Describe your background
I am from Istanbul, Turkey. I was born in Texas, and my parents moved back to Turkey from the United States when I was six years old. I lived and studied in Istanbul until I graduated from law school when I was 23. After that, seeking some international experience, I first moved to London to study for my Master of Laws, and then to Florence, Italy, for my doctoral degree. In between these two degrees, I moved back to Turkey for a couple years to get my attorney’s license. In 2017, while I was writing my doctoral thesis, I moved to the U.S. with my wife. Before settling down in Washington, DC we were living in Lexington, Kentucky to be close to my father-in-law.
What is your academic/professional history?
I studied for my undergraduate law degree at Koç University in Istanbul. In Turkey, the law school curriculum is quite extensive, and one ends up completing more than 48 courses over the course of four years, studying everything from torts to European Union law. However, I was specifically interested in the information technologies law course that I took in my last year. It quickly turned out to be my favorite, which pushed me to further investigate the area and apply for the regulation and technology Master of Laws program at King’s College London. During my time at King’s College, I not only learned EU law in the field of telecommunications and internet law, but I was also introduced into legal academia. Confirming that I enjoyed thinking and reading about the law, I started to entertain the idea of doing a doctoral degree.

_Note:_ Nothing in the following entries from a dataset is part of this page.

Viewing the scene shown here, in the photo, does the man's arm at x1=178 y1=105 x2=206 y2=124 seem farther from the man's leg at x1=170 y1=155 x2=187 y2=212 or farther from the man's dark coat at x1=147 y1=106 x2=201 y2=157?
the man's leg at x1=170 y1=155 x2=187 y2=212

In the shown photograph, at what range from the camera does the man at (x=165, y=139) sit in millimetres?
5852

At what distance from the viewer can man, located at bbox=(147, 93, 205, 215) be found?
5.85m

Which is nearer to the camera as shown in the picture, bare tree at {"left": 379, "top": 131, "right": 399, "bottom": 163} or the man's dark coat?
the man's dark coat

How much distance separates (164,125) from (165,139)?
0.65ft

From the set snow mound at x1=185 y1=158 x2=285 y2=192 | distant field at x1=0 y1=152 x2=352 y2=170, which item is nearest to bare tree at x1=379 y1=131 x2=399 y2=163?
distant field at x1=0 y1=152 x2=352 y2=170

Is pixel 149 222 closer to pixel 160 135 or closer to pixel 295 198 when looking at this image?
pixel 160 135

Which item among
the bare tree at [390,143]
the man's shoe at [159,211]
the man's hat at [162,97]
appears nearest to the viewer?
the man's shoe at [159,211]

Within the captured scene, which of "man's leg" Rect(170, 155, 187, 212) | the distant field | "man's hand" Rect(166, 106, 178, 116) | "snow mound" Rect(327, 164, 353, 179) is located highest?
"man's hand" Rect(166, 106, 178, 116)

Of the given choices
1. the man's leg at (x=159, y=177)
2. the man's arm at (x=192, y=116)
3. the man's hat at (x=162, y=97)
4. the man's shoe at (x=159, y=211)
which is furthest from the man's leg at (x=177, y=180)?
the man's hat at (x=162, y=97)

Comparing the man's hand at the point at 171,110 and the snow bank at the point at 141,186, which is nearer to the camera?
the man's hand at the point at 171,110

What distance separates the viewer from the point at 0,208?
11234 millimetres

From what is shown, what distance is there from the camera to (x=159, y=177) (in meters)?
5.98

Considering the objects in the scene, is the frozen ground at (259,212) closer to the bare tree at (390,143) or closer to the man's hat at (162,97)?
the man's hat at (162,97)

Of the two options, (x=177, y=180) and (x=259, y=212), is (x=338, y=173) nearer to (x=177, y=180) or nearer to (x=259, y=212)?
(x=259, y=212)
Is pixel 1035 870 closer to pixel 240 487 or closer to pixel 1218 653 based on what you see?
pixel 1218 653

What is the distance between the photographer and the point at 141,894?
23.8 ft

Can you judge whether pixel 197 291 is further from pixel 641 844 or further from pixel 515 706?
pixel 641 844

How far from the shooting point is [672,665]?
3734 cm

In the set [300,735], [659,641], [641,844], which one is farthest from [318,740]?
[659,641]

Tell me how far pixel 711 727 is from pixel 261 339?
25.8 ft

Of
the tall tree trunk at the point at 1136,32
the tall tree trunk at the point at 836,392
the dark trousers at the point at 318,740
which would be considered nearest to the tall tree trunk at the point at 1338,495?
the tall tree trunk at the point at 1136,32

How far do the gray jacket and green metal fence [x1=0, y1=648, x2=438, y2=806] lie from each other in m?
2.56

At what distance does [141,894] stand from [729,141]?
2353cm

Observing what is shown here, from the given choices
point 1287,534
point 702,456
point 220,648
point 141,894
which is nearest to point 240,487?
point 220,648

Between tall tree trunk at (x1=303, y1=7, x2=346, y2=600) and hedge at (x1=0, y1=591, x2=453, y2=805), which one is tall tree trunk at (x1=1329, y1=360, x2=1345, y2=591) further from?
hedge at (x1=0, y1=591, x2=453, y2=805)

After King’s College, I returned to Turkey to do my bar traineeship to get my attorney’s license. In Istanbul, it takes a little over a year to complete each requirement to get a bar membership. At first, I started working as a tax law intern at a multinational accounting firm; it was a bit irrelevant to what I had been studying in my Master of Laws, but tax law and international tax law were two other favorite courses in law school. After I got accepted to the bar, I returned to Koç University as an intellectual property law consultant for their technology transfer office and I worked on cases with my professors. At Koç University, my professors encouraged me to continue my studies at the doctoral level and advised me to apply to the European University Institute’s doctoral program. After being admitted to the EUI, I started working on IP law problems arising in relation to cloud computing based services. This work then evolved into my thesis project, which was to create a new methodology to study conflict of laws rules applicable to global data flows.
How would you describe your job to other people?
I write country survey reports and legal opinions regarding the laws of Turkey and other Turkic-speaking jurisdictions. I recently started working on Greek law as well, which is not too foreign to me since Turkey and Greece are civil law countries that are rooted in similar continental European legal traditions and I am also trained in European Union law. I regularly work on multi-jurisdiction reports requested by legislators in Congress, legal opinions on particular legal questions requested by U.S. agencies, and also inquiries coming from members of the public such as attorneys and private citizens that are interested in rules in my jurisdictions.
Why did you want to work at the Law Library of Congress?
I started working for the Law Library of Congress in the spring of 2018 as a contractor. I worked on a few different reports on Turkish law, and I enjoyed the work a lot. I was honored when offered a full-time position as a foreign law specialist, which is a perfect role for me and my career as a researcher and practitioner after my doctoral studies. Also, I must admit that after years of researching topics on U.S. and EU law for my doctoral studies, dealing with legal issues in other jurisdictions was a very fresh and welcome challenge.
What is the most interesting fact you have learned about the Law Library of Congress?
That the Librarian of Congress is appointed with the Senate’s approval and that it used to be a lifetime appointment!
What’s something most of your co-workers do not know about you?
I was the manager of the social club at the EUI in my first year. We threw huge parties. I first took this up for extra income to support my family, but I enjoyed it immensely and made great friends.